Não são poucos os realizadores brasileiros que nesses últimos anos têm explorado, com bem sucedida desenvoltura na direção de atores, a passagem narrativamente fecunda da adolescência para trabalhar com as descobertas dos primeiros conflitos existenciais e hormonais do ser humano. Com frequência, esses filmes se utilizam do ambiente escolar como um cenário inevitável (ainda que não central) para a construção dessa identidade que se ergue num espaço coletivo. Acontece com As melhores coisas do mundo, de Laís Bodansky, Hoje eu quero voltar sozinho, de Daniel Ribeiro, Depois da chuva, de Cláudio Marques e Marília Hughes e Casa Grande, de Felipe Barbosa.
Mas Ausência, segundo longa de Chico Teixeira, tenta fugir um pouco desse circuito entre a escola e a sociabilidade fora dela. E termina por achar um caminho diferente, que dialoga um pouco com o que Marcelo Lordello fez com Eles voltam, no sentido de lidar com questões de amadurecimento quando elas são mais profundamente afetadas por outros estímulos externos, sendo o maior deles a estrutura familiar que cerca o adolescente protagonista.
Tal como em seu primeiro longa, A casa de Alice, Teixeira volta aqui a se cercar tanto desses elementos próprios vividos entre as paredes da arquitetura doméstica quanto da inserção desse núcleo em um subúrbio urbano, onde as relações ainda são mediadas por um certo sentido de comunidade. Na primeira sequência, acompanhamos um carreto de mudança chegar a uma casa, onde um homem vai retirar o que ainda lhe pertence naquele ambiente. Essa é a primeira e única vez em que o pai do adolescente protagonista surge em cena. Ele aparece apenas para ir embora.
A ausência à qual o título faz referência pode ser interpretada em um primeiro momento como esse afastamento da figura paterna, num movimento rápido e seco de pegar as roupas e deixar a TV “porque os meninos jogam videogame”. Mas o filme trabalha muito mais na ideia de que a ausência é um lugar de onde a própria adolescência, em sua estrutura de lacunas e dúvidas, nunca consegue, de fato, se ver livre. O filme de Teixeira ganha quando explora esse ambiente usando a inadequação e a descoberta da sexualidade a partir de um menino que precisa, por força de um pai distante, uma mãe alcoólatra (Gilda Nomacce, sempre uma presença que confere um grave dramático às cenas) e um irmão mais novo indefeso, fingir preencher todas as fissuras internas e externas a ele.

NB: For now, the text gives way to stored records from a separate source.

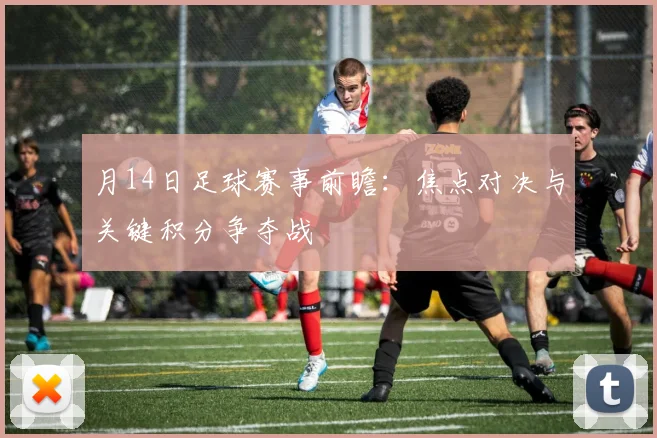 月14日足球赛事前瞻:焦点对决与关键积分争夺战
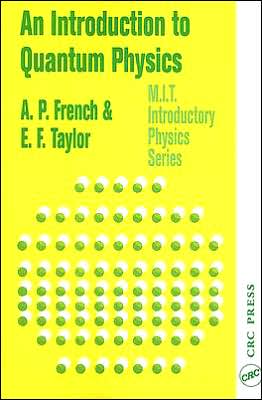 Cover for French, A.P. (Massachusetts Institute of Technology, Cambridge, USA) · An Introduction to Quantum Physics - MIT Introductory Physics Series (Paperback Book) (1979)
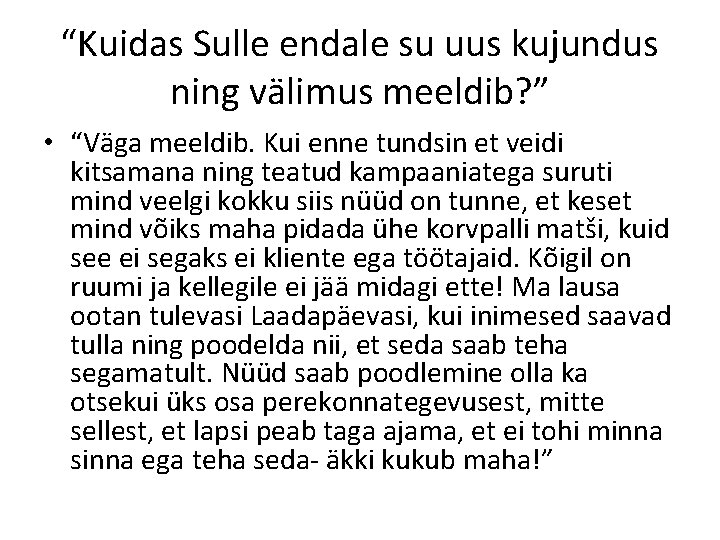 “Kuidas Sulle endale su uus kujundus ning välimus meeldib? ” • “Väga meeldib. Kui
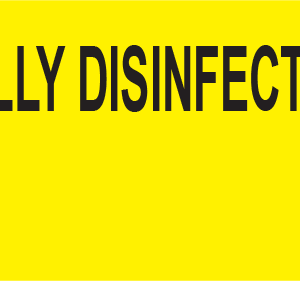 THERMALLY DISINFECTED ONLY - 70x25mm, Black print on Fluoro Yellow Label, 500/roll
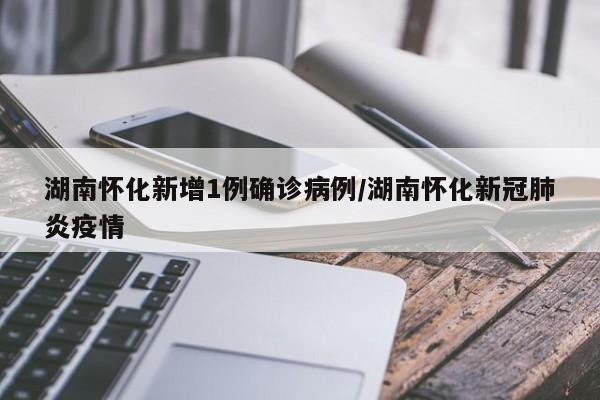 湖南怀化新增1例确诊病例/湖南怀化新冠肺炎疫情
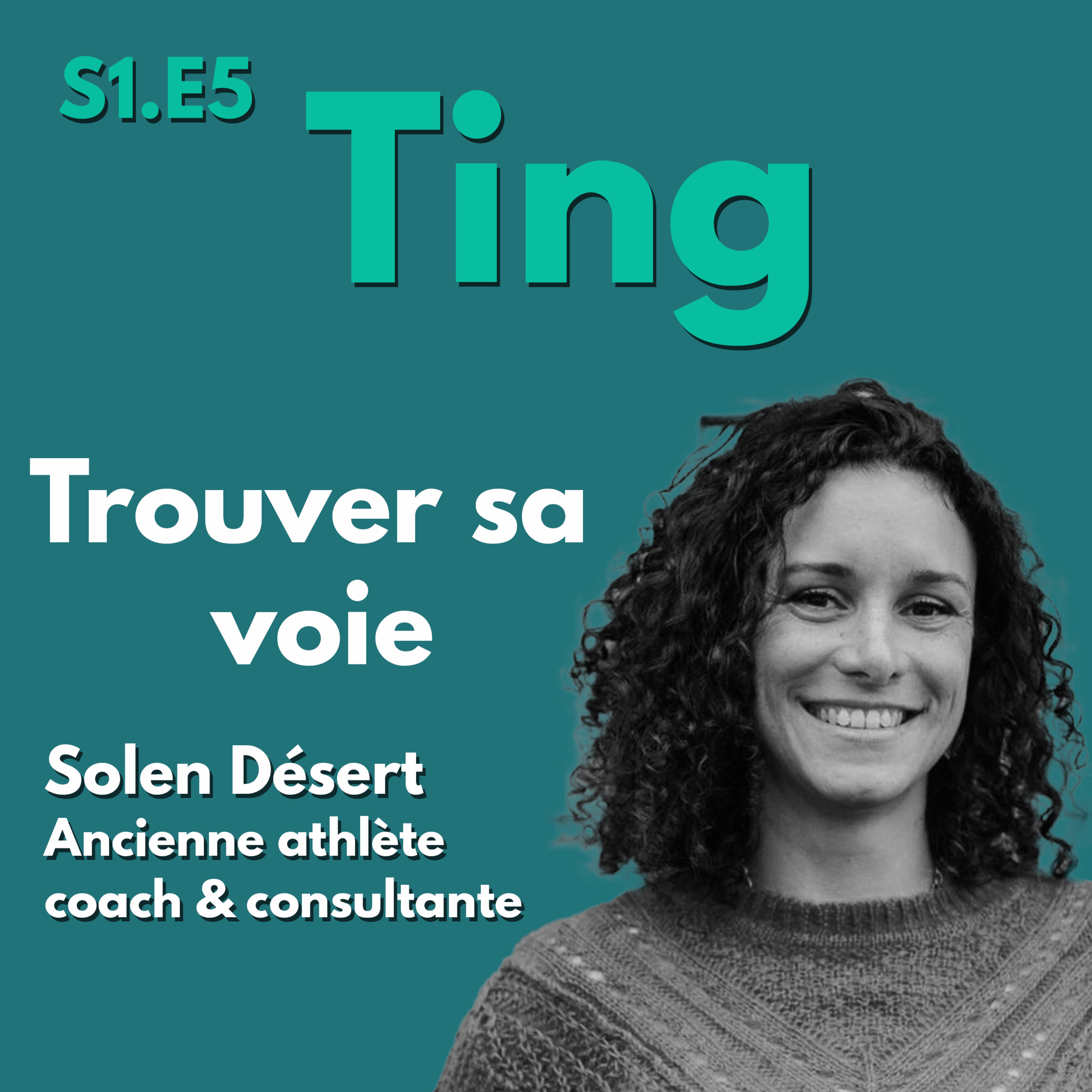 Trouver sa voie avec Solen Désert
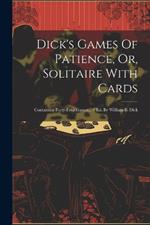 Dick's Games Of Patience, Or, Solitaire With Cards: Containing Forty-four Games... / Ed. By William B. Dick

O que se vê então é um personagem que assume o papel da presença, cuidando da mãe e do irmão em casa, trabalhando na feira livre, dando carona pro amigo na bicicleta. Serginho carrega todos. O único momento em que ele demonstra não ter esse compulsório estado de responsabilidade adulta acontece em suas passagens pelo apartamento de um professor (mais uma vez o ambiente doméstico se mostra o território de domínio maior do diretor), em cenas que em princípio sugerem, e depois explicitam, uma relação afetiva entre aluno e mentor para além da necessidade que o menino tem de uma figura paterna. Há também uma tensão sexual muito bem trabalhada nos olhares rápidos e suspiros de Irandhir Santos e na ingenuidade de um menino a quem não se permitiu ser ingênuo. Matheus Fagundes, o ator que interpreta Serginho, vai muito bem nesse jogo duplo entre se mostrar forte e frágil sem perder o tom do personagem.
Com um roteiro propositadamente cheio de hiatos – a causa da separação entre seus pais, o alcoolismo da mãe e mesmo a origem da relação entre professor e aluno, nada disso é explicado – cria no espectador uma sensação de desorientação que é medular ao protagonista. O filme sobra na construção dessa atmosfera simultaneamente desoladora, excitante e carregada de dúvidas dessa fase da vida. Peca somente no momento em que se vê encurralado a dar um desfecho redentor e lírico a um personagem que não precisava ceder à fórmula fácil da fuga como solução de todos os seus problemas. De todo modo, a resolução final do menino não tira desse novo filme de Chico Teixeira sua virtude em lidar com a adolescência sem perder a ternura.